WHAT THE EXERCISE ASKS: Retype the lines starting with the one that contains "How far does" and continuing through the end of the lines, omitting the pictures.

[Spatial relationship data]
=======

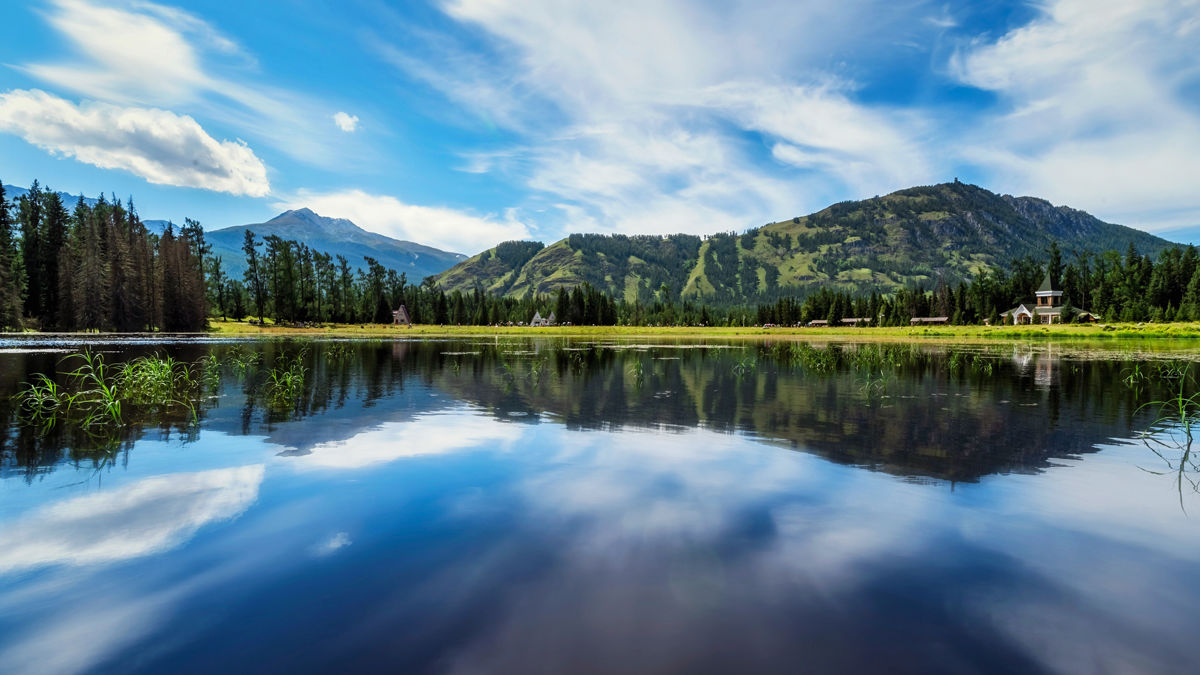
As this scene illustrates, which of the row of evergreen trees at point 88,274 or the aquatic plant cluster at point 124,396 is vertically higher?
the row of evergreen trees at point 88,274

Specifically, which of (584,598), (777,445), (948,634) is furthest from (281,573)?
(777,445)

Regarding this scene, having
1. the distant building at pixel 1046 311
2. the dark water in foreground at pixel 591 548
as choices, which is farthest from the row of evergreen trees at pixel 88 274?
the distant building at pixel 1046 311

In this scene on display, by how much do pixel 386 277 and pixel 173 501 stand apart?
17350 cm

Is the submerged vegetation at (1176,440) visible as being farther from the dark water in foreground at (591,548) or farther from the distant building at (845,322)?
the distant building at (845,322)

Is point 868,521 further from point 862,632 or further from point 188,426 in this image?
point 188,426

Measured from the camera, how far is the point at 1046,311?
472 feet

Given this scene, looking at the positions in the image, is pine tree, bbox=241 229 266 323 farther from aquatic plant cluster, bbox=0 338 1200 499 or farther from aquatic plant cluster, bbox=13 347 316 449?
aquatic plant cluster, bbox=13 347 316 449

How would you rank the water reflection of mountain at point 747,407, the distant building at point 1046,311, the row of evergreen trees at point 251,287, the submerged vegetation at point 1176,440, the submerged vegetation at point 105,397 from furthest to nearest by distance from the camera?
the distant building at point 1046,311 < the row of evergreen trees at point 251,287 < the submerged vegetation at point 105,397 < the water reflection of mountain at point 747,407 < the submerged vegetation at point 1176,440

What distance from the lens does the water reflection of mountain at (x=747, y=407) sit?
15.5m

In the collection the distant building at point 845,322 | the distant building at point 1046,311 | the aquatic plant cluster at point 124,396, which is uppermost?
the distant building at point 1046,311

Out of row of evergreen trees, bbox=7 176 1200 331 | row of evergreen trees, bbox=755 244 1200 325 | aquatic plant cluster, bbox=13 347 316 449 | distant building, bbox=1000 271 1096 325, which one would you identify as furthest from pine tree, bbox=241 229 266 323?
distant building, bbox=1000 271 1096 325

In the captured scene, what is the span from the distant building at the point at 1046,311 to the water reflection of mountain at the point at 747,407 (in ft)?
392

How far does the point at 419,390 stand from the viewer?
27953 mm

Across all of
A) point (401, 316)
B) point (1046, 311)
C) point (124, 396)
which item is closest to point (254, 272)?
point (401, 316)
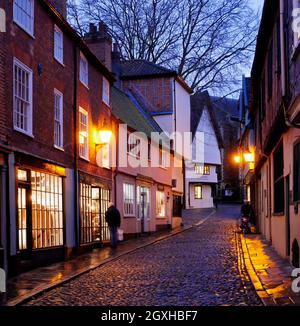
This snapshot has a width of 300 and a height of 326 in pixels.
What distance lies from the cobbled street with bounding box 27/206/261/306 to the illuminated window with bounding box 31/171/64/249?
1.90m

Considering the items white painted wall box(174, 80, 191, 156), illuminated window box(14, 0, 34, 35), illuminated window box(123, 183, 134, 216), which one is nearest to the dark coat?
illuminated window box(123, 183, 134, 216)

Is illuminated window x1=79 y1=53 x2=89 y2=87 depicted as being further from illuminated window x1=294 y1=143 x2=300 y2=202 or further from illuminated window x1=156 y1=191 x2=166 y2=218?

=======

THE RESPONSE:
How far does the point at 419,390 stand from the viewer?
27953 mm

Across all of
A) point (401, 316)
B) point (1046, 311)
C) point (124, 396)
which item is closest to point (254, 272)?
point (401, 316)
This snapshot has a width of 300 and a height of 326 in pixels.
What distance lies from the cobbled street with bounding box 27/206/261/306 to the illuminated window with bounding box 31/171/64/249?
1.90m

Considering the items white painted wall box(174, 80, 191, 156), illuminated window box(14, 0, 34, 35), illuminated window box(123, 183, 134, 216), which one is nearest to the dark coat?
illuminated window box(123, 183, 134, 216)

Is illuminated window x1=79 y1=53 x2=89 y2=87 depicted as being further from illuminated window x1=294 y1=143 x2=300 y2=202 or further from illuminated window x1=156 y1=191 x2=166 y2=218?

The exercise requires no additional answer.